Aim of the task:
Please copy out the passage below on Stephen Patterson's view of the Halifax Treaties, word for word and in full.

Text block:
Historian Stephen Patterson indicates that the Halifax Treaties established a lasting peace on the basis that the MI'kmaq surrendered and chose to uphold the rule of law through the British courts rather than resorting to violence. Patterson reports that the Mi'kmaq were not in a position of military strength after the defeat of the French. He argues that without a supply of guns and ammunition, the Mi'kmaq lost their ability to fight and to hunt for food. As a result, the British were able to define themselves the terms of the Treaties. Patterson identifies the Halifax Treaties define the relationship between the Mi'kmaq and the British. While the Treaties do not stipulate the laws governing land and resources, the treaties ensured that both parties would follow the laws that would eventually be made to deal with these matters and any other matters. The British, accepted a continuing role for existing Mi'kmaw polities within the limits of British sovereignty.

Provided material:

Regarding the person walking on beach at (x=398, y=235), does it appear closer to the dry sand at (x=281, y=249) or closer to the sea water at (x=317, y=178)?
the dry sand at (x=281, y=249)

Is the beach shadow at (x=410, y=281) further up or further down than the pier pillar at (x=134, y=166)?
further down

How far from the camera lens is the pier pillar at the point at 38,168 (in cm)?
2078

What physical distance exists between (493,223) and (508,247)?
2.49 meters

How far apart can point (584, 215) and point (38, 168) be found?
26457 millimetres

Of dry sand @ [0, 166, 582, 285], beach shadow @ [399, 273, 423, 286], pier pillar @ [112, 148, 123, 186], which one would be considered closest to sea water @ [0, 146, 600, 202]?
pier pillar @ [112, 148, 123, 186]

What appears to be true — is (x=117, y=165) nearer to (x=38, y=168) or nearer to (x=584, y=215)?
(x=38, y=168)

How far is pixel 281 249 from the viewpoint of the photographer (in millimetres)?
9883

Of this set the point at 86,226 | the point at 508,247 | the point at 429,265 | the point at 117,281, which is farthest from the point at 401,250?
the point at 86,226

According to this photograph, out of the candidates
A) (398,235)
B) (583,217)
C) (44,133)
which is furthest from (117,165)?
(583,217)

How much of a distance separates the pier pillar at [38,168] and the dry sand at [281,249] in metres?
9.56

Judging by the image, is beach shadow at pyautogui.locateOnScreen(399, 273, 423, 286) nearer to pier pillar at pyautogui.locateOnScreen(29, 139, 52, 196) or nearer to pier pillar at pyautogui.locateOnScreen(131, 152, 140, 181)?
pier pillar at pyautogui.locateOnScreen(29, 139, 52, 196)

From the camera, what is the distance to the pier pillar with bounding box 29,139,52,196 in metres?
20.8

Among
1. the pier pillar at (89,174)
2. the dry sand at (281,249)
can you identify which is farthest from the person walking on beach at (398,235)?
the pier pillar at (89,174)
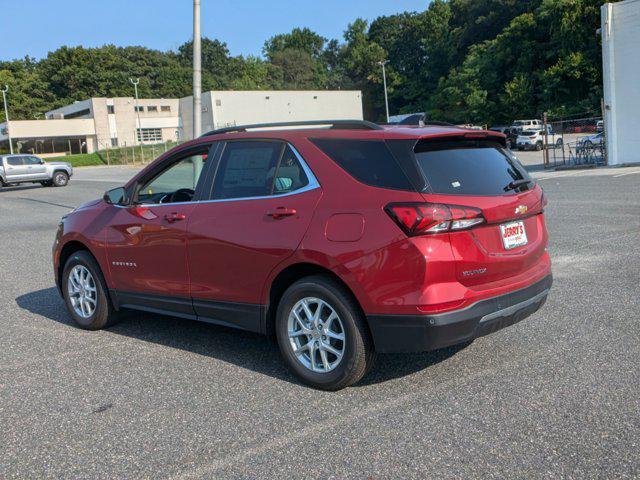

Answer space:
Historian Stephen Patterson indicates that the Halifax Treaties established a lasting peace on the basis that the MI'kmaq surrendered and chose to uphold the rule of law through the British courts rather than resorting to violence. Patterson reports that the Mi'kmaq were not in a position of military strength after the defeat of the French. He argues that without a supply of guns and ammunition, the Mi'kmaq lost their ability to fight and to hunt for food. As a result, the British were able to define themselves the terms of the Treaties. Patterson identifies the Halifax Treaties define the relationship between the Mi'kmaq and the British. While the Treaties do not stipulate the laws governing land and resources, the treaties ensured that both parties would follow the laws that would eventually be made to deal with these matters and any other matters. The British, accepted a continuing role for existing Mi'kmaw polities within the limits of British sovereignty.